Can't. Breathe. My throat is burning. My lungs are burning. My legs are burning. And all I want is to stop. Finally at the end I say my name and go straight to the grass without waiting to hear my time. I lay down and know immediately I'm going to regret it, mostly because Freddie can now catch up fully, but also cause I know I won't be able to stand anytime soon. Shortly I heard a thump next to me and heavy breathing. After a few minutes of us lying there breathing like our life depended on it he spoke.
"Why. Did. You. Run. The. Entire. Mile!" he said angrily, enunciating each word.
"I wouldn't have had to if you didn't chase me!" I accused.
"I wouldn't have had to chase you if you didn't run away!" he accused right back. I turned to look at him and he turned to meet my eyes.
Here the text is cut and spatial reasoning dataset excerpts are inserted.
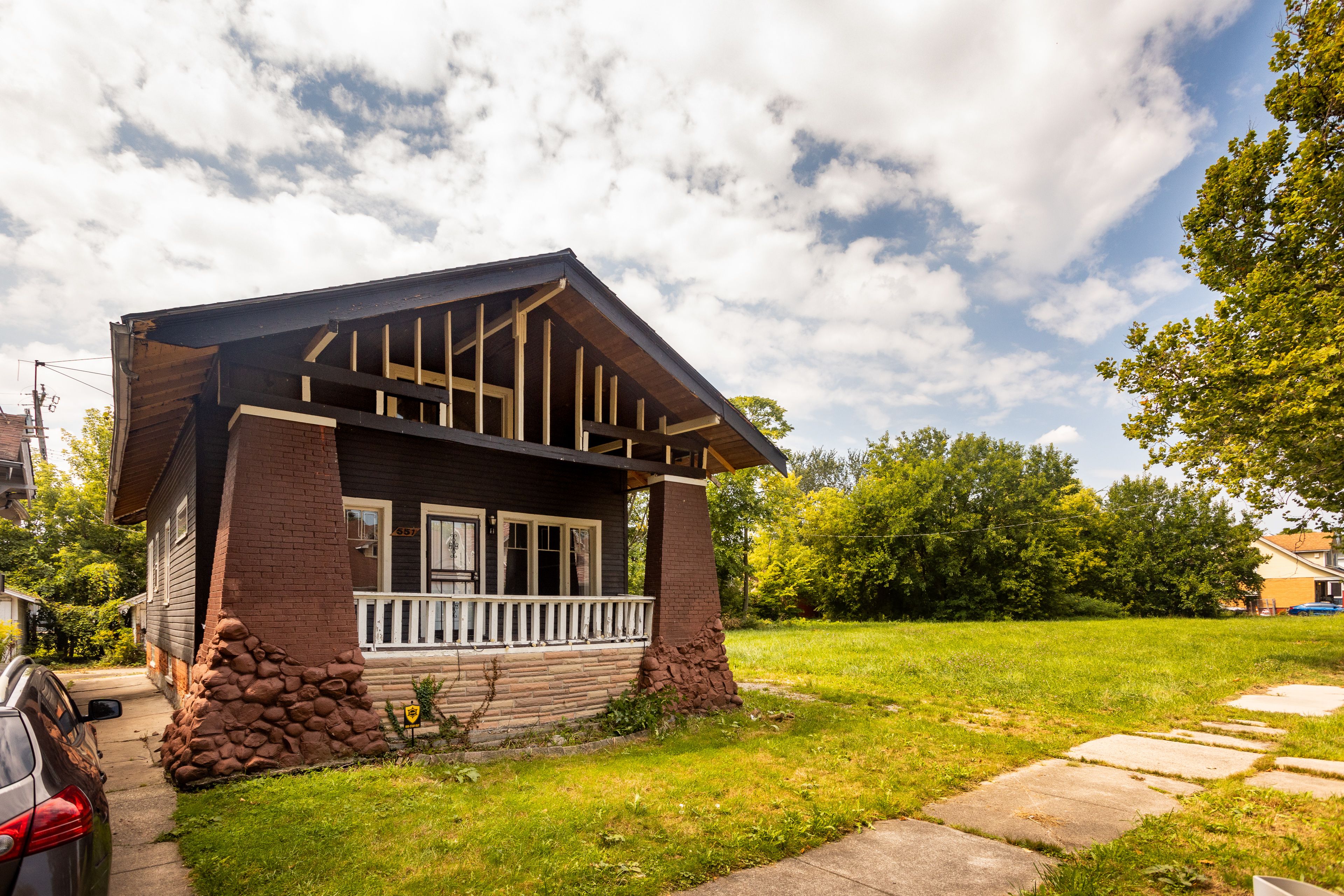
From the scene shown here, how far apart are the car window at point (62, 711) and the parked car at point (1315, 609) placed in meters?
59.3

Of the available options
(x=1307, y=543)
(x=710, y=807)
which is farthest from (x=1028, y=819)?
(x=1307, y=543)

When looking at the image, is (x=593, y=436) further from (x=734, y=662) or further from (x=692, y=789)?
(x=734, y=662)

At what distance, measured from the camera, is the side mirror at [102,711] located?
15.5 feet

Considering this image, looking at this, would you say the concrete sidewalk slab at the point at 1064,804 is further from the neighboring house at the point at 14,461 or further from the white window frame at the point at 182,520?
the neighboring house at the point at 14,461

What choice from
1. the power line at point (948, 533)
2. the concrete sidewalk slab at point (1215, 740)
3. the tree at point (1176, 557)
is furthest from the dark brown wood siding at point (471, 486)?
the tree at point (1176, 557)

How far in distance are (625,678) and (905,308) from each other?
1366 cm

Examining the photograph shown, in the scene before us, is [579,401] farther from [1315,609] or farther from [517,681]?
[1315,609]

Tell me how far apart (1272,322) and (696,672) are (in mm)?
12576

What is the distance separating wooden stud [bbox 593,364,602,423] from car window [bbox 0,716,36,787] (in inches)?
288

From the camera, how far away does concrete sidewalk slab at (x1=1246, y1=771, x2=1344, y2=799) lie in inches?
233

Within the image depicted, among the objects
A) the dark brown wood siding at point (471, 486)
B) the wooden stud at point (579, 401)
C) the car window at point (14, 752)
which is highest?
the wooden stud at point (579, 401)

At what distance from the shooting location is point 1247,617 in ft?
119

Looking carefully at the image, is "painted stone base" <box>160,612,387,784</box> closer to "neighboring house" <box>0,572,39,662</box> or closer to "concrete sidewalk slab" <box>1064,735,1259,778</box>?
"concrete sidewalk slab" <box>1064,735,1259,778</box>

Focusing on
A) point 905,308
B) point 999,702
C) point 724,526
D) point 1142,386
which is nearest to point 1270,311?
point 1142,386
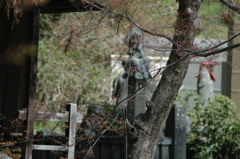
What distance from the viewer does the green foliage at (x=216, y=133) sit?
Result: 932cm

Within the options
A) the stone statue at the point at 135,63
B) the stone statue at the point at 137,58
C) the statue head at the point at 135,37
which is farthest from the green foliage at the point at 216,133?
the statue head at the point at 135,37

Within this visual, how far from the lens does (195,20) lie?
21.4 ft

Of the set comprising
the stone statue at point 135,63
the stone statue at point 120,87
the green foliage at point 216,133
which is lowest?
the green foliage at point 216,133

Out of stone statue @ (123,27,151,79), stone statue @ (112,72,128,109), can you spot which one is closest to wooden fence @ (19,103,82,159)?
stone statue @ (123,27,151,79)

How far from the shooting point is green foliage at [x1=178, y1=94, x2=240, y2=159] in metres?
9.32

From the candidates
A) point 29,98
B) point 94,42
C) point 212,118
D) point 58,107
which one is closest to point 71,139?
point 29,98

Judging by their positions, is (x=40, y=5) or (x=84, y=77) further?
(x=84, y=77)

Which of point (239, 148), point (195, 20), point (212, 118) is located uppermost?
point (195, 20)

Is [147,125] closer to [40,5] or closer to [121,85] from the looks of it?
[40,5]

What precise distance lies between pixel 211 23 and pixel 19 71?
4.13 metres

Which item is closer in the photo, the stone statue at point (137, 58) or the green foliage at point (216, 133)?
the stone statue at point (137, 58)

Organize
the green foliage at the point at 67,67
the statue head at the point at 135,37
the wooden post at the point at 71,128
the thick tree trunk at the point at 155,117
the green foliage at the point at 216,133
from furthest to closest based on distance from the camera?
the green foliage at the point at 67,67
the green foliage at the point at 216,133
the statue head at the point at 135,37
the wooden post at the point at 71,128
the thick tree trunk at the point at 155,117

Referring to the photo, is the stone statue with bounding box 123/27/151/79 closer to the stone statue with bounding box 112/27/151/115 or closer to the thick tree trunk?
the stone statue with bounding box 112/27/151/115

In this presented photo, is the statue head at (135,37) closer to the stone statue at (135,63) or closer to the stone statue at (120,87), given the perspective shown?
the stone statue at (135,63)
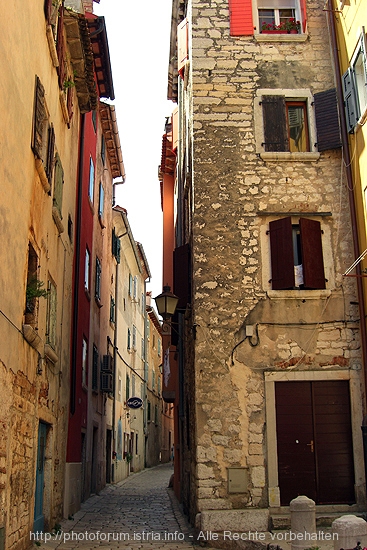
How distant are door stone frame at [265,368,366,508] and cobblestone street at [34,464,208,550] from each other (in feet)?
5.46

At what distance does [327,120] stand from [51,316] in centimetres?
627

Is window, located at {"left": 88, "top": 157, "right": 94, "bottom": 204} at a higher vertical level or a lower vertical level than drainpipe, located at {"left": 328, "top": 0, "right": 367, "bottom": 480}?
higher

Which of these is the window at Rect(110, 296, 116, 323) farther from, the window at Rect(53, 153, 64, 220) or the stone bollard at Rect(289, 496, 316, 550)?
the stone bollard at Rect(289, 496, 316, 550)

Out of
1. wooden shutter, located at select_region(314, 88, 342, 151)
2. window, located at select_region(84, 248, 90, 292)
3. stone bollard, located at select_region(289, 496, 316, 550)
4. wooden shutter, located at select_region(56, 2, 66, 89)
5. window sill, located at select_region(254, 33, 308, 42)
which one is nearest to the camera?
stone bollard, located at select_region(289, 496, 316, 550)

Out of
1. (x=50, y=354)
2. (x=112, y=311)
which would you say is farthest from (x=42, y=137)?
(x=112, y=311)

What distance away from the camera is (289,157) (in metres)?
11.6

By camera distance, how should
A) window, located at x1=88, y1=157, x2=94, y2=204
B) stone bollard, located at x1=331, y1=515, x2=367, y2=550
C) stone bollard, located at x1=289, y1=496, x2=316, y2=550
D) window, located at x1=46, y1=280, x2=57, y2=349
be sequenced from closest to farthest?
stone bollard, located at x1=331, y1=515, x2=367, y2=550 < stone bollard, located at x1=289, y1=496, x2=316, y2=550 < window, located at x1=46, y1=280, x2=57, y2=349 < window, located at x1=88, y1=157, x2=94, y2=204

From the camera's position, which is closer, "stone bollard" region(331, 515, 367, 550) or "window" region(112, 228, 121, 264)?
"stone bollard" region(331, 515, 367, 550)

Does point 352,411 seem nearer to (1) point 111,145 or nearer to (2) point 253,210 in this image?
(2) point 253,210

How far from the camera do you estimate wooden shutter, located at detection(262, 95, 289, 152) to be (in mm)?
11727

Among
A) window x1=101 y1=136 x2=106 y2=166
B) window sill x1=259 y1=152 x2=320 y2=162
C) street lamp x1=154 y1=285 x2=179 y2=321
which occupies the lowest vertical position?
street lamp x1=154 y1=285 x2=179 y2=321

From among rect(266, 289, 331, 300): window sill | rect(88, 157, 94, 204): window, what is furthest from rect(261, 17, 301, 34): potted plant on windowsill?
rect(88, 157, 94, 204): window

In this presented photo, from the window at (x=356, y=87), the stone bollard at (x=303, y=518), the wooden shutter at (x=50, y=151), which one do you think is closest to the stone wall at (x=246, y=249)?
the window at (x=356, y=87)

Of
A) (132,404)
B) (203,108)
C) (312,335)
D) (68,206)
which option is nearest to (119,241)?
(132,404)
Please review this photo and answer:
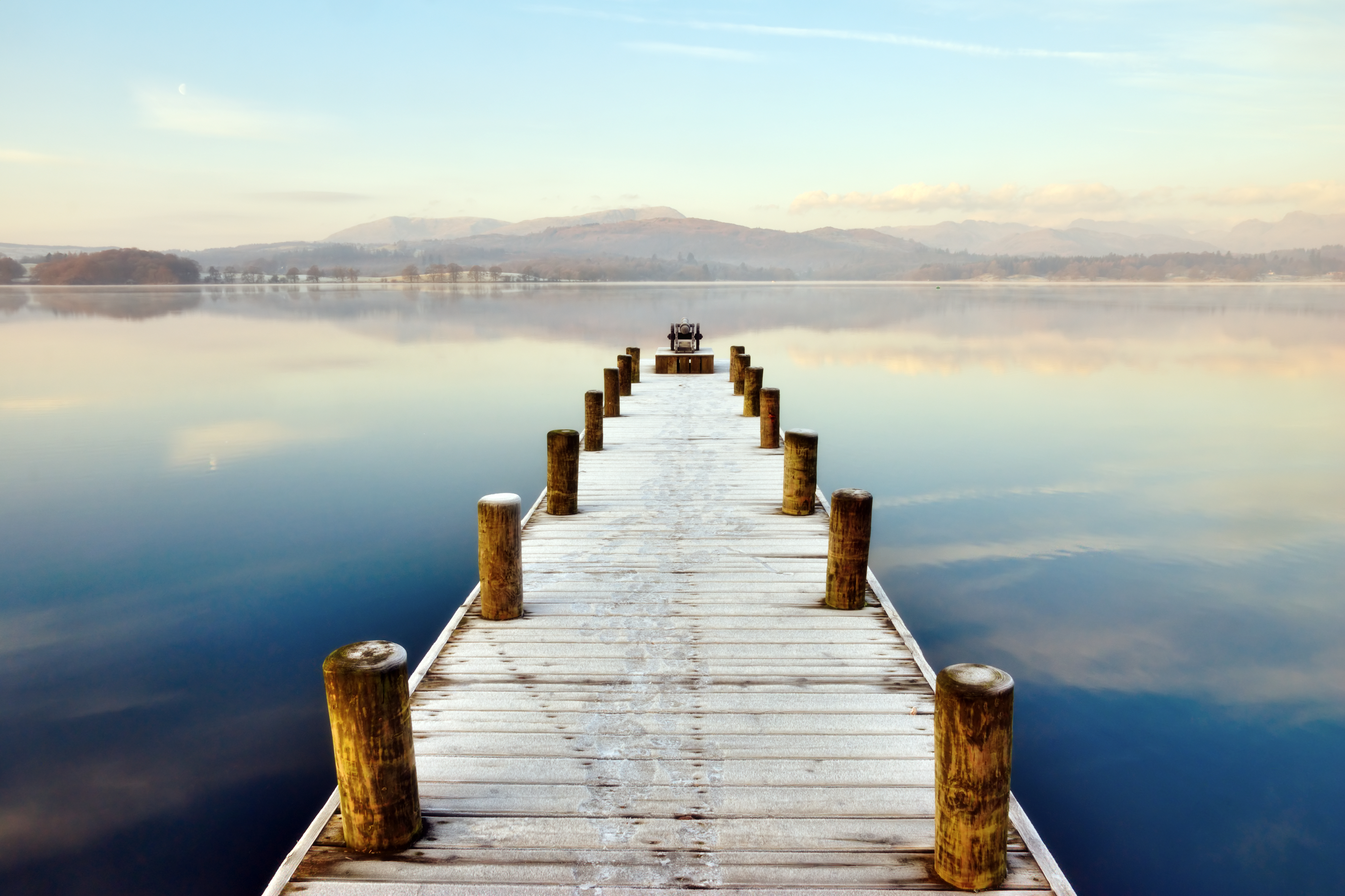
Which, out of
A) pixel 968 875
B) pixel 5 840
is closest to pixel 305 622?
pixel 5 840

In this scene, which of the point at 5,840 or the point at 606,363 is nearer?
the point at 5,840

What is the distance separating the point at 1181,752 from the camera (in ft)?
21.9

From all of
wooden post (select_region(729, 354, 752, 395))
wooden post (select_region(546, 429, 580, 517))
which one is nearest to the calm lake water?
wooden post (select_region(546, 429, 580, 517))

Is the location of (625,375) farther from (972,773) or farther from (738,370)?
(972,773)

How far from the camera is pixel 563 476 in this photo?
349 inches

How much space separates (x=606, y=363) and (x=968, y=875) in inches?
1256

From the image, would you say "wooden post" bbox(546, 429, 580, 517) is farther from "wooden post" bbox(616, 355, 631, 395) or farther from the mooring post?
"wooden post" bbox(616, 355, 631, 395)

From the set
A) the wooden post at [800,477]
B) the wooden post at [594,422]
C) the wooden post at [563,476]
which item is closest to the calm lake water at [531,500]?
the wooden post at [800,477]

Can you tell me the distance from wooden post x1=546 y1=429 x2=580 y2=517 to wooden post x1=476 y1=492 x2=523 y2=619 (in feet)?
8.61

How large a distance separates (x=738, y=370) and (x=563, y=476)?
11.3 metres

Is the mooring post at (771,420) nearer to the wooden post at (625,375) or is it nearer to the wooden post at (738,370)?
the wooden post at (738,370)

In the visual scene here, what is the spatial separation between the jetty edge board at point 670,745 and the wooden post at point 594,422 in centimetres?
461

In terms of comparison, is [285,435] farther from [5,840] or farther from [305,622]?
[5,840]

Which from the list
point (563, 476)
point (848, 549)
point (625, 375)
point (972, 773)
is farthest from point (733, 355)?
point (972, 773)
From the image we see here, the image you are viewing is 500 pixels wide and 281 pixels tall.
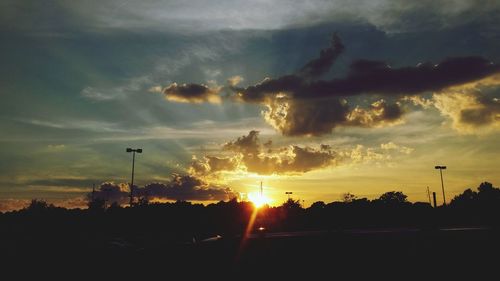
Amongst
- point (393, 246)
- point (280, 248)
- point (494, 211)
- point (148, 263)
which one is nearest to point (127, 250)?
point (148, 263)

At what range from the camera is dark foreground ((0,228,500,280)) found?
15.7 m

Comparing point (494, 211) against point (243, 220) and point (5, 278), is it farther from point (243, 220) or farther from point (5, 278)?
point (5, 278)

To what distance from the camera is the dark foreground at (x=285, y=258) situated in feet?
51.6

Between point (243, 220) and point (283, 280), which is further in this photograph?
point (243, 220)

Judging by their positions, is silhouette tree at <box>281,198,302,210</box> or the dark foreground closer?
the dark foreground

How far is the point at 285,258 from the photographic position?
1725 centimetres

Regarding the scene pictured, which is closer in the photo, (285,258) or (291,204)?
(285,258)

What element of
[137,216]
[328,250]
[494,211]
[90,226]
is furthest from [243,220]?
[328,250]

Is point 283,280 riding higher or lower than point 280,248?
lower

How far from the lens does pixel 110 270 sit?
19.0 metres

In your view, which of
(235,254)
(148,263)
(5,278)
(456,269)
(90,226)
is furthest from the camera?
(90,226)

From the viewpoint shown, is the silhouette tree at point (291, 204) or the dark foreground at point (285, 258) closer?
the dark foreground at point (285, 258)

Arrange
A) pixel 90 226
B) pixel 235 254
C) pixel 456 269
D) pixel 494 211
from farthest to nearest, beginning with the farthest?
1. pixel 494 211
2. pixel 90 226
3. pixel 235 254
4. pixel 456 269

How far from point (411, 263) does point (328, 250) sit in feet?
10.7
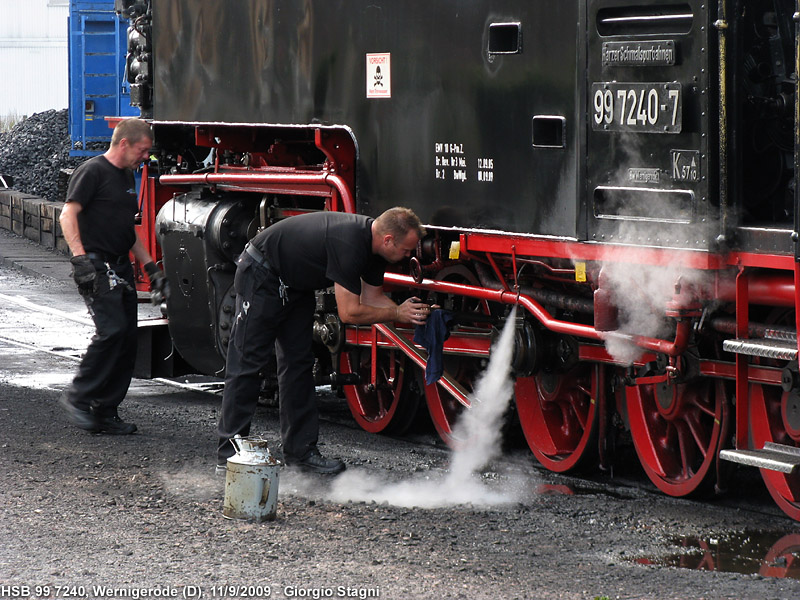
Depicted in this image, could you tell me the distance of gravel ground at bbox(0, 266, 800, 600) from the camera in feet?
16.0

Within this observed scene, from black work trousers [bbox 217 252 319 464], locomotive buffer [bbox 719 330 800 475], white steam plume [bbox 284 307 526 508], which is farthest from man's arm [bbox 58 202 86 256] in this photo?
locomotive buffer [bbox 719 330 800 475]

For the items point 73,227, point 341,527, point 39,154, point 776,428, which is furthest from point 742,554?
point 39,154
"I can't run away from you if you chase after me." Theres more meaning in those words than I would ever admit out loud. And I think he heard them loud and clear.
"I will always chase after you Sam." His eyes softened and I had to look away. I heard a bell ring somewhere in the school and realized everyone had already drifted off to the locker rooms. To bad I couldn't walk right now, that'd be a great place to hide. "Sam?" I heard the pleading in his voice and I caved. I looked over at him and he had sat up, his eyes were soft and pleading. "I said it before we broke up and I'll say it again. I love you Sam. So much it hurts to be standing next to you and not be able to grab your hand and just hold it, or hug you when you look down. It kills me to see you walk in a room and know that I can't walk up and kiss you! I thought at first Carly was somehow talking about us. But now that I don't have you… I know she wasn't talking about us. Sam we may not have been a normal couple, but we don't have a normal relationship. Sure most people try to find similarities to stay together and have things to talk about, but it was our differences that gave us things to talk about. It is our differences that make us Sam and Freddie. If we had to many similarities our relationship would be boring and that would break us up." I'm gonna kill him. I swear to god I'm gonna kill him. Nobody makes Sam Puckett cry, especially not Freddie Benson, and especially not at school. However he got lucky. It seems my mind mistook the L's in kill and read S. Which really is the only explanation to why I am kissing Freddie, not killing him. Or maybe I just really love him. Either way we are kissing and I am crying. Not the Puckett way but I'm okay as long as I have Freddie back. I wrap my arms around his neck and pull him down, he puts his forearms on either side of my head. Now I'm not positive but...yep we're making out on the school football field. Now I could be wrong but-
"Puckett! Benson!" Nope I'm right. Heavy PDA is against the rules. We ripped apart and looked up to see Coach Carter. She was glaring. But I saw it. That hint of a smile. And that's what saved us. "Go change and get to lunch. And don't let me catch you doing anything like that again!" We nodded and mumbled apologies while stumbling to the locker rooms when we were a few feet from the doors Freddie pulled me in a kissed me eagerly. I responded just as eager and after a few seconds pulled away smiling.
"I love you too" I breathed. We ran into the separate changing rooms and quickly changed and met up by our lockers just like we did when we were dating. Freddie grabbed my hand and we walked to lunch. I sat next to Freddie and we looked at Carly and Wendy who were breaking out of their gossiping to notice our hands and lovey looks. Carly turned to Wendy.
"Called it, pay up"
Me and Freddie looked at each other and smiled, so people are betting on us. At least half of those people are betting we'll make it.